This active seeker of novel burial techniques has found a new one, the ultimate head trip. It’s an urn by the company Cremation Solutions and it’s as ambitious as it is ghoulish:
“Customers send in a photo of their face, and the company scans it, creates a 3-D model and then 3-D-prints an 11-inch polymer head (with an optional wig) and mounts it on a hollowed-out marble base. Cost: from $600 to $2,600.”


In a grody Hannibal-esque touch, you pop off the crown of the fake head, rather like a cookie jar, and deposit the ashes inside the plaster brain pan, which is naturally empty, much like the brain pans of some people I know.
“Death masks are so eighteenth century,” quips one reviewer of the disembodied domes, adding that they can “stand looking less lobotomized.”

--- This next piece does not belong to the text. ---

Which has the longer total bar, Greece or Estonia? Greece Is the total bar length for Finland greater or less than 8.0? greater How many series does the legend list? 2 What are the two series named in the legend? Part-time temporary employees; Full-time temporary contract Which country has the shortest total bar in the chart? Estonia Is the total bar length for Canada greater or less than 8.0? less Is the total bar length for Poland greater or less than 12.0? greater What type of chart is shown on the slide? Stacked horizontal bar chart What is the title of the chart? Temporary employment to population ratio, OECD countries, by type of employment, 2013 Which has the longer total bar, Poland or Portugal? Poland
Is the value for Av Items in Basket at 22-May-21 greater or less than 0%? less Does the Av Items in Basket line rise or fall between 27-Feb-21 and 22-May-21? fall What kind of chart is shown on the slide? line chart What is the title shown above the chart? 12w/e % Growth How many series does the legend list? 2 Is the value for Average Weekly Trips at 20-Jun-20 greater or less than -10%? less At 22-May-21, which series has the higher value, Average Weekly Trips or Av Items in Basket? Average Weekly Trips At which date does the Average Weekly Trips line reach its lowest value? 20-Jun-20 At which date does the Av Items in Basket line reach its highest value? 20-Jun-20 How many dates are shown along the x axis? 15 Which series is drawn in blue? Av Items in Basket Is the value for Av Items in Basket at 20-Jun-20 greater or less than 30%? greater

Yes, that glassy, dead-eyed gaze begs improvement — sunglasses perhaps? — as does the wax-museum luster of the fake flesh. While these 3-D computer models may console mourners, they ick me out more than comfort me.

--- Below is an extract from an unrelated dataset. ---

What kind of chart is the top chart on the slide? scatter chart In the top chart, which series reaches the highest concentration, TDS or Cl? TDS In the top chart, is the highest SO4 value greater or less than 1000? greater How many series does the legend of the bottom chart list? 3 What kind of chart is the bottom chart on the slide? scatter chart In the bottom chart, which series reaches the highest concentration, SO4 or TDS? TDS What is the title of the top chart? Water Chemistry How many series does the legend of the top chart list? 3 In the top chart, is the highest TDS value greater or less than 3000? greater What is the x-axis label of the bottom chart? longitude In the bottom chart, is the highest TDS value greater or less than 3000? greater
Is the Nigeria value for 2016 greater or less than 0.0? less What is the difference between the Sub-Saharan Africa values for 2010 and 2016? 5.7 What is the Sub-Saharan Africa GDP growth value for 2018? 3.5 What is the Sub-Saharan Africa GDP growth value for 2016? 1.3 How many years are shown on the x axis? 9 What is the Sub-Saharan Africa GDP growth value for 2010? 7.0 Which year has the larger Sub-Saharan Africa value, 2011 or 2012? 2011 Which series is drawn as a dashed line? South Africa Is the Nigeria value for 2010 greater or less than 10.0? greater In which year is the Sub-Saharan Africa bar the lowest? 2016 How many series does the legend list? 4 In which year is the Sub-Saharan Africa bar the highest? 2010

I wonder how many times someone yelps and clutches his heart when he catches a glimpse of one of those mannequin-meets-Marie Antoinette heads in his home office. I could see myself, in a frightened start, backhanding a loved one’s waxy head, sending it flying in shards and puffs of ash, because it’s so unrelentingly eerie. (The facial expressions are all about serene neutrality. I see a glazed embalming job instead.)
In vintage corporate-speak, Cremation Solutions pitches this bizarre selling point: “You will never again have to worry that you might forget what your loved one looked like when you invest in one of these custom made, very lifelike cremation urns.”
Curious, considering that forgetting what your loved one looked like hasn’t been an issue since the invention of the photograph 200 years ago.
Who really wants to see a macabre doll head staring at the wall every time they enter the room — a startling bust that could be mistaken for a fancy penny bank, or a decapitated midget? According to Cremation Solutions owner Jeff Staab, demand is low.
“They look so real that they actually creep people out,” Staab tells Newsweek, with impressive candor. “Most people write what a stupid idea they are. But we do sell ’em. There are some weird people out there who want Grandma’s head on the mantel, looking at them all the time.”
Or Obama’s head. Puzzlingly (suspiciously?), the company uses a fake head of the 44th President as a sample urn, pissing off some and pleasing others.

Staab says the Obama noggin was a “practical joke … I get shit all the time, people saying how dare you have an urn made out of the president’s head,” he says. “But it wasn’t even my idea. I’d rather have a George Clooney head.”

The Obama head a “practical joke”? Couldn’t you say the whole enterprise is exactly that?